Tuesday, August 11, 2009

Economic shift

Kurt Andersen in Time magazine on line wrote: “as some of the huge, dominant, old-growth trees of our economic forest fall, the seedlings and saplings — that is, the people determined to produce and sell new kinds of transportation and housing and media and other merchandise in new, economically rational ways — will have a clearer field in which to grow”

One big failure of all the economists trying to formulate a government policy is really shown in this choice of metaphor. Yes, in a forest, the big trees die to make way for the next generation of big trees. The problem with his use of the metaphor in today’s economy is that it is incomplete.

The trees can represent the businesses that are constantly growing, dieing and being replaced by the next “tree”. In this metaphor there are no people. Not to push the forest image beyond reality, the people are the birds and animals that live in the forest.
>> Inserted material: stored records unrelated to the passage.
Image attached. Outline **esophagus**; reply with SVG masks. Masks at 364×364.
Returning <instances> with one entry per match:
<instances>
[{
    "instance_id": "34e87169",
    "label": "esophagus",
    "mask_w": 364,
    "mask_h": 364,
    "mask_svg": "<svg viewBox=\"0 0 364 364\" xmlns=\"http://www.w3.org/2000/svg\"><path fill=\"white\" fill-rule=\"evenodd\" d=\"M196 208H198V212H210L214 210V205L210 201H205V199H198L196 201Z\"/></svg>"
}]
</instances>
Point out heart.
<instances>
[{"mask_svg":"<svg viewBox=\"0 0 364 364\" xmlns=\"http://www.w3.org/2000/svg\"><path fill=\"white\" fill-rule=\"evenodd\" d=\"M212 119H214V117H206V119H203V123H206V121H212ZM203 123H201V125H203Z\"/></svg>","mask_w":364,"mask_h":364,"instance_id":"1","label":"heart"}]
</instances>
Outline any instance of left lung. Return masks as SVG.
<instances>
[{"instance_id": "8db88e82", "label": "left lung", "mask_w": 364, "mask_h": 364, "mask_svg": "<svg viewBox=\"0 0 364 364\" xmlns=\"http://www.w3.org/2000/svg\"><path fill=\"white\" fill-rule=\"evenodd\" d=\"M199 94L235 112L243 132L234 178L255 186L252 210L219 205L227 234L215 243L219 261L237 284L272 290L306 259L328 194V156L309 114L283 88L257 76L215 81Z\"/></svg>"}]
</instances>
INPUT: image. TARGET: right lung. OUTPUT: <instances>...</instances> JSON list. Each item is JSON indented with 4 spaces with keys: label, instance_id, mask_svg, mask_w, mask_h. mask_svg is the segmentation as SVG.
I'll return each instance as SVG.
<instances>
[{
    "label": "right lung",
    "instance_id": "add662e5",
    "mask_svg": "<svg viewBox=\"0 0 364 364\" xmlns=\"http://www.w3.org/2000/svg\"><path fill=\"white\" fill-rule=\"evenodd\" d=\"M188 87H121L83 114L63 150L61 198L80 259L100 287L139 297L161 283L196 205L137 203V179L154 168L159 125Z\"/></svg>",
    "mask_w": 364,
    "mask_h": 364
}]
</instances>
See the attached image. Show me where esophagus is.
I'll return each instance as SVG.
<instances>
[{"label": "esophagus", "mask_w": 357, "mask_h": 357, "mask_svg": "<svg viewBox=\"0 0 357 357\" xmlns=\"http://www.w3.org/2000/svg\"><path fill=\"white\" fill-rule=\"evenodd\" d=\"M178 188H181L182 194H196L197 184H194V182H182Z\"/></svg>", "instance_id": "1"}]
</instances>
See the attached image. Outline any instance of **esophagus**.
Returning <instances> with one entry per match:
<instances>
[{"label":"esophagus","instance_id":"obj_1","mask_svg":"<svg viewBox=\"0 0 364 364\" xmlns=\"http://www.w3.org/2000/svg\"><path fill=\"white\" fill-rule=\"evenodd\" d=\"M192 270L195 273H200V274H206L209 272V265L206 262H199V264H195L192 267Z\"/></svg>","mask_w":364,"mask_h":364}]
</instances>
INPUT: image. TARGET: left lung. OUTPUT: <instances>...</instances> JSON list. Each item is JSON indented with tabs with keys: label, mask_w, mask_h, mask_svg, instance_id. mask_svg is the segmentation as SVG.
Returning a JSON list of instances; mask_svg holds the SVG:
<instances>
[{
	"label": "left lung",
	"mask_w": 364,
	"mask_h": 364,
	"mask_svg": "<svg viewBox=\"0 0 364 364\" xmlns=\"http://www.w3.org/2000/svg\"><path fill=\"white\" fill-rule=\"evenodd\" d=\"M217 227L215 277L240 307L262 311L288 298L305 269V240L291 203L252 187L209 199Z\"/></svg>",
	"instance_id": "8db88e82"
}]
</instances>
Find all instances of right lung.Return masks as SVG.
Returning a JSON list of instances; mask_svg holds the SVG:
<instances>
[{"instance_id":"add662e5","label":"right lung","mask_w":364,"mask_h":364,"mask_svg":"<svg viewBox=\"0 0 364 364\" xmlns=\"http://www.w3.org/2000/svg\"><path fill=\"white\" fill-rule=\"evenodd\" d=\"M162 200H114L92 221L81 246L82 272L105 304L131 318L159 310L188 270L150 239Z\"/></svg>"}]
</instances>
When the forest dies of natural causes, one tree at a time, the “critters” that live in the forest have time to adjust and only a very few loose their home or food source.
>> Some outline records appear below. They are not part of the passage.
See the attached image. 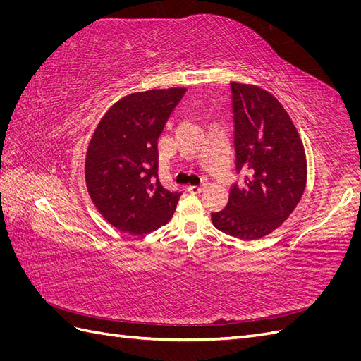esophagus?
I'll return each instance as SVG.
<instances>
[{
  "instance_id": "obj_1",
  "label": "esophagus",
  "mask_w": 361,
  "mask_h": 361,
  "mask_svg": "<svg viewBox=\"0 0 361 361\" xmlns=\"http://www.w3.org/2000/svg\"><path fill=\"white\" fill-rule=\"evenodd\" d=\"M204 188H206V182H203V183H200V185H190L188 191L192 192V194H200Z\"/></svg>"
}]
</instances>
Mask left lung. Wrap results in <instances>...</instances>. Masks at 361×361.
I'll return each mask as SVG.
<instances>
[{
  "label": "left lung",
  "mask_w": 361,
  "mask_h": 361,
  "mask_svg": "<svg viewBox=\"0 0 361 361\" xmlns=\"http://www.w3.org/2000/svg\"><path fill=\"white\" fill-rule=\"evenodd\" d=\"M236 171L228 203L212 212L218 231L239 239L274 232L300 203L307 179L302 141L274 96L257 85L231 82Z\"/></svg>",
  "instance_id": "8db88e82"
}]
</instances>
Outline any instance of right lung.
Wrapping results in <instances>:
<instances>
[{"label": "right lung", "mask_w": 361, "mask_h": 361, "mask_svg": "<svg viewBox=\"0 0 361 361\" xmlns=\"http://www.w3.org/2000/svg\"><path fill=\"white\" fill-rule=\"evenodd\" d=\"M187 89L128 94L94 129L85 157V183L105 220L118 231L145 235L166 224L180 191L158 178V138Z\"/></svg>", "instance_id": "add662e5"}]
</instances>
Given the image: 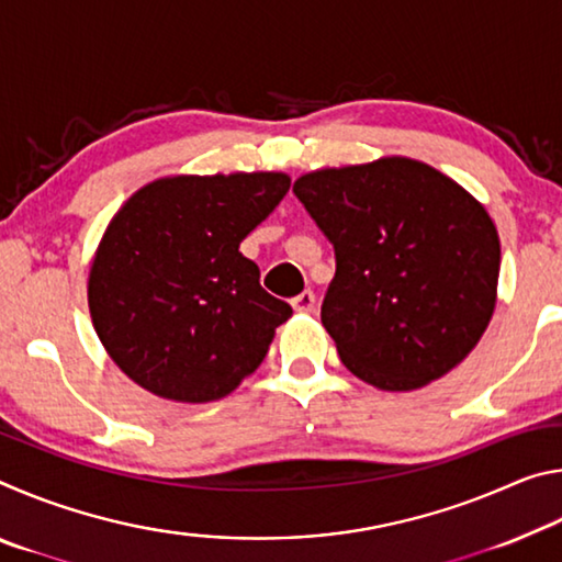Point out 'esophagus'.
<instances>
[{"label": "esophagus", "mask_w": 562, "mask_h": 562, "mask_svg": "<svg viewBox=\"0 0 562 562\" xmlns=\"http://www.w3.org/2000/svg\"><path fill=\"white\" fill-rule=\"evenodd\" d=\"M315 302H317L315 292L304 290L297 294V297H292V307H294V312H312L315 310Z\"/></svg>", "instance_id": "esophagus-1"}]
</instances>
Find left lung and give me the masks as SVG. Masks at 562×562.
Masks as SVG:
<instances>
[{
	"instance_id": "8db88e82",
	"label": "left lung",
	"mask_w": 562,
	"mask_h": 562,
	"mask_svg": "<svg viewBox=\"0 0 562 562\" xmlns=\"http://www.w3.org/2000/svg\"><path fill=\"white\" fill-rule=\"evenodd\" d=\"M292 193L335 247L322 325L351 374L408 392L479 345L496 307L501 243L461 186L394 156L315 170Z\"/></svg>"
}]
</instances>
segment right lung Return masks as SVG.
<instances>
[{
	"label": "right lung",
	"instance_id": "obj_1",
	"mask_svg": "<svg viewBox=\"0 0 562 562\" xmlns=\"http://www.w3.org/2000/svg\"><path fill=\"white\" fill-rule=\"evenodd\" d=\"M288 190L284 173L176 176L128 198L91 265L89 310L133 382L201 404L262 364L292 307L262 290L240 243Z\"/></svg>",
	"mask_w": 562,
	"mask_h": 562
}]
</instances>
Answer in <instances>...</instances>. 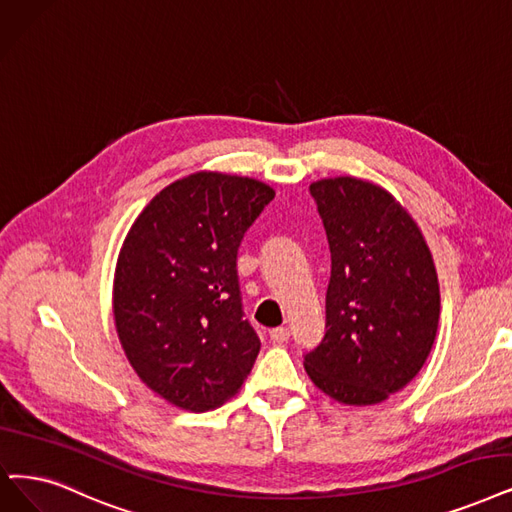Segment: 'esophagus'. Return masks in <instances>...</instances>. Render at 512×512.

If our economy is a forest, then current conditions are a forest fire where the fire burns through the forest so fast that the critters don’t have time to escape or adjust. They just die.

In his article, Mr. Andersen talks about Aptera Motors, Fisker Automotive, Tesla Motors, and Bright Automotive as the model replacing GM and Chrysler. Kurt, how many cars will any of these new companies need to sell to get the loans for the kind of money it will take to set up an assembly line to churn out 600,000 cars a year, and remember that the average person can’t afford a $30,000 car. At the same time these new companies need to generate huge sums just to build the plant to make cars, they need to cut the selling price by half.

And if current employment trends continue, that $15,000 car price might have to shrink to $10,000 to $12,000. If the economy takes 5 years to recover, how many people living in the “Obamavilles” (remember in the great depression they called the shantytowns Hoovervilles) will be able to buy those cars?